15 Aug 2013

After the earthquake: Christchurch’s new cardboard cathedral

A revolutionary cardboard cathedral opens in Christchurch, New Zealand, as a temporary replacement for the neo-Gothic building destroyed in the 2011 earthquake.

Cardboard cathedral Christchurch New Zealand earthquake

The new building, designed by Japanese architect Shigeru Ban, is constructed from 600mm diameter cardboard tubes coated with waterproof polyurethane and flame retardants.

It can hold up to 700 people and has a design life of 50 years.
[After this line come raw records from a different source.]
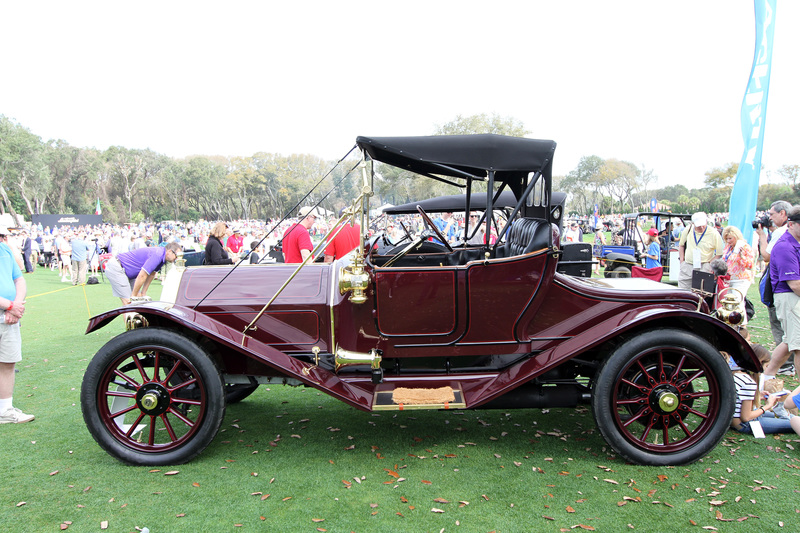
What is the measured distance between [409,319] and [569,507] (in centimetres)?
141

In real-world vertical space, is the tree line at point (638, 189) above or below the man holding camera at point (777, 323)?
above

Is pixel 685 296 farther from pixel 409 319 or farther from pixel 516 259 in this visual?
pixel 409 319

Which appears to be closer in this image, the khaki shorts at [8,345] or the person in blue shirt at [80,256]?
the khaki shorts at [8,345]

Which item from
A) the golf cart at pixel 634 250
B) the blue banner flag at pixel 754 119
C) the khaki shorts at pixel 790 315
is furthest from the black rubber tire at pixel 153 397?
the golf cart at pixel 634 250

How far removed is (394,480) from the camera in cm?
295

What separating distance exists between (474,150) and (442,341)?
127 cm

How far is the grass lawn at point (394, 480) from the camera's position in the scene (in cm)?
254

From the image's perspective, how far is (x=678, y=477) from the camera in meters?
2.95

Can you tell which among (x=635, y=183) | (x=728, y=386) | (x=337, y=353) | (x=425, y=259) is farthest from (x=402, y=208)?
(x=635, y=183)

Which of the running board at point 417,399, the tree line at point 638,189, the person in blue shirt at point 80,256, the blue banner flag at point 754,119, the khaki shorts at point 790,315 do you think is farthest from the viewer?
the tree line at point 638,189

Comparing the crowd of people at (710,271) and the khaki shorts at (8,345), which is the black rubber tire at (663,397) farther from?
the khaki shorts at (8,345)

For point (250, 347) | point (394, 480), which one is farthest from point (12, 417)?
point (394, 480)

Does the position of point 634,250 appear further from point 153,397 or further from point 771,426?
point 153,397

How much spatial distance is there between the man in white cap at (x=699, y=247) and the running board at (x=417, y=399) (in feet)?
17.8
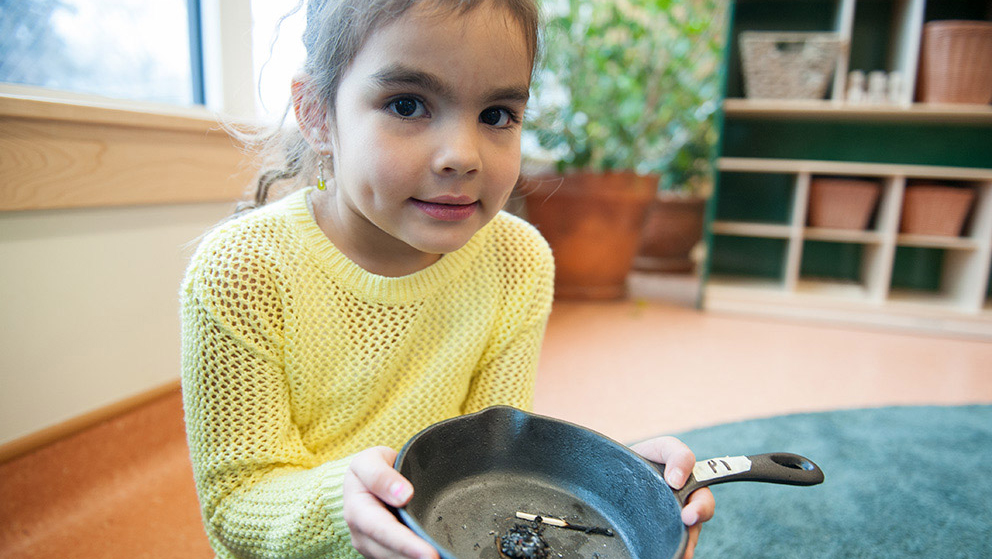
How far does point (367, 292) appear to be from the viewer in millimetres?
658

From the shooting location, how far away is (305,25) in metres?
0.66

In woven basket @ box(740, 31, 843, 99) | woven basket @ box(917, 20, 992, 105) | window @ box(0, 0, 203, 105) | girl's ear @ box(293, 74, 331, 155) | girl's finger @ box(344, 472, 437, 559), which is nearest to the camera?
girl's finger @ box(344, 472, 437, 559)

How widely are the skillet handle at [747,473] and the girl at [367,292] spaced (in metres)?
0.01

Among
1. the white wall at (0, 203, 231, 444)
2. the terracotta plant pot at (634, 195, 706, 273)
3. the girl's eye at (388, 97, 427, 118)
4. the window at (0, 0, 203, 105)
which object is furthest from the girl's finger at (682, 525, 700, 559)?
the terracotta plant pot at (634, 195, 706, 273)

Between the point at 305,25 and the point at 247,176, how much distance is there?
0.70 m

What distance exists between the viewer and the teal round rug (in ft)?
2.89

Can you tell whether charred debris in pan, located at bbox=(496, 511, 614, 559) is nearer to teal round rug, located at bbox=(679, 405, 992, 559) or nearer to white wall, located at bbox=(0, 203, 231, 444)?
teal round rug, located at bbox=(679, 405, 992, 559)

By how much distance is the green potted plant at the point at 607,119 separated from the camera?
6.75ft

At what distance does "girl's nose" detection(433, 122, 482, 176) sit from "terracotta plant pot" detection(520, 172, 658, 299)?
1.52 m

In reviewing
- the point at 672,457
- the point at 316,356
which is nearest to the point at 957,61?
the point at 672,457

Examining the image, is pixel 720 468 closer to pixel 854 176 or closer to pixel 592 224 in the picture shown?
pixel 592 224

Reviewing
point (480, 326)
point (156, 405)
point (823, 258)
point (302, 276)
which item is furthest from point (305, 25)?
point (823, 258)

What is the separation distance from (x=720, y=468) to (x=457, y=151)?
0.33 metres

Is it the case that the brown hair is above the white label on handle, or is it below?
above
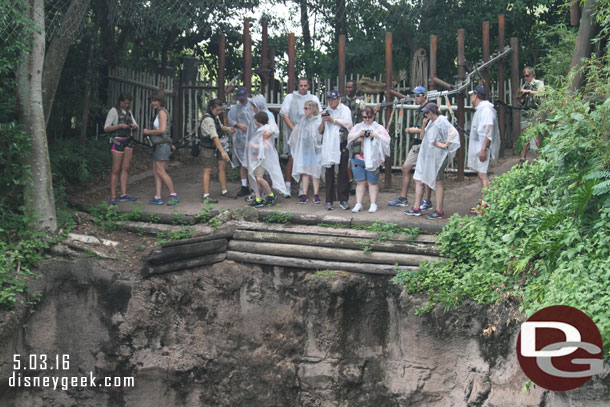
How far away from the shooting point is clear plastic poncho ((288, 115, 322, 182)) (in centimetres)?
1118

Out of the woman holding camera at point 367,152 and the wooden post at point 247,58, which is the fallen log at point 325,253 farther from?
the wooden post at point 247,58

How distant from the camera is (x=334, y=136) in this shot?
429 inches

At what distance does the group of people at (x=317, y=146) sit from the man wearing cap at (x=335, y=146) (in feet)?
0.05

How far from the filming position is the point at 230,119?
11805mm

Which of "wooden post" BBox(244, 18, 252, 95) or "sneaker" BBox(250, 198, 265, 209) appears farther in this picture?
"wooden post" BBox(244, 18, 252, 95)

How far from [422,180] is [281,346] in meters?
2.92

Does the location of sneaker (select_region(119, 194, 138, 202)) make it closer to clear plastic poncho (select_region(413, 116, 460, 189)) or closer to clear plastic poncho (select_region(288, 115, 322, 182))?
clear plastic poncho (select_region(288, 115, 322, 182))

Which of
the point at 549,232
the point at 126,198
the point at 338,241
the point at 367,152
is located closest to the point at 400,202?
the point at 367,152

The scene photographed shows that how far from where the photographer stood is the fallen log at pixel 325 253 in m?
8.94

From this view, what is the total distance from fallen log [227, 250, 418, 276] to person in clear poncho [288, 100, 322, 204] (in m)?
1.90

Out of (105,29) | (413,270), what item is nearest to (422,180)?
(413,270)

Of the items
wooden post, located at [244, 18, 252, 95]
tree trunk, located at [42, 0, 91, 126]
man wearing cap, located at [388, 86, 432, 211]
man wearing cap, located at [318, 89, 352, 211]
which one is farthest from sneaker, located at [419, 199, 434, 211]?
tree trunk, located at [42, 0, 91, 126]

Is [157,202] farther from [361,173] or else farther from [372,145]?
[372,145]

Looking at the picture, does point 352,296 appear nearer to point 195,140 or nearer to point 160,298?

The Anglican Church of New Zealand plans to use it for at least a decade while a permanent replacement for the 19th century church is built.

“The old cathedral symbolised the city in many ways, and we think this cathedral is a symbol that Christchurch is regrouping and rebuilding,” acting dean Lynda Patterson said.

“I still keep having dreams that the ground has shifted and I’ll go there and it’s a building site again,” she continued.

185 people died in the 2011 earthquake, one of New Zealand’s deadliest peacetime disasters.

Earthquake code

The Cardboard Cathedral website explains that the material used is ideal because it is readily available, recyclable and surprisingly strong.

It also claims the new cathedral is “one of the safest buildings in the city”, conforming 100 per cent to New Zealand’s earthquake code for building construction.

The strength of the building has nothing to do with the strength of the material. Shigeru Ban, architect

“The strength of the building has nothing to do with the strength of the material,” says Shigeru Ban.

“Even concrete buildings can be destroyed by earthquakes very easily. But paper buildings cannot be destroyed by earthquakes.”

‘Emergency architecture’

Ban has established his reputation by designing “emergency architecture” for disaster zones from Rwanda to Japan, and he has described projects such as the cathedral as part of an architect’s “social responsibility”.

In a TEDx talk earlier this year, he suggested architecture had lost its way, saying: “We are working for privileged people, for rich people, for government and developers.

“They have money and power, and those are invisible, so they hire us to visualise their power and money by making monuments of architecture.”

Among Ban’s best known buildings is the Pompidou Centre in Metz, France, which opened in 2010 as a sister building to Paris’s Pompidou Centre.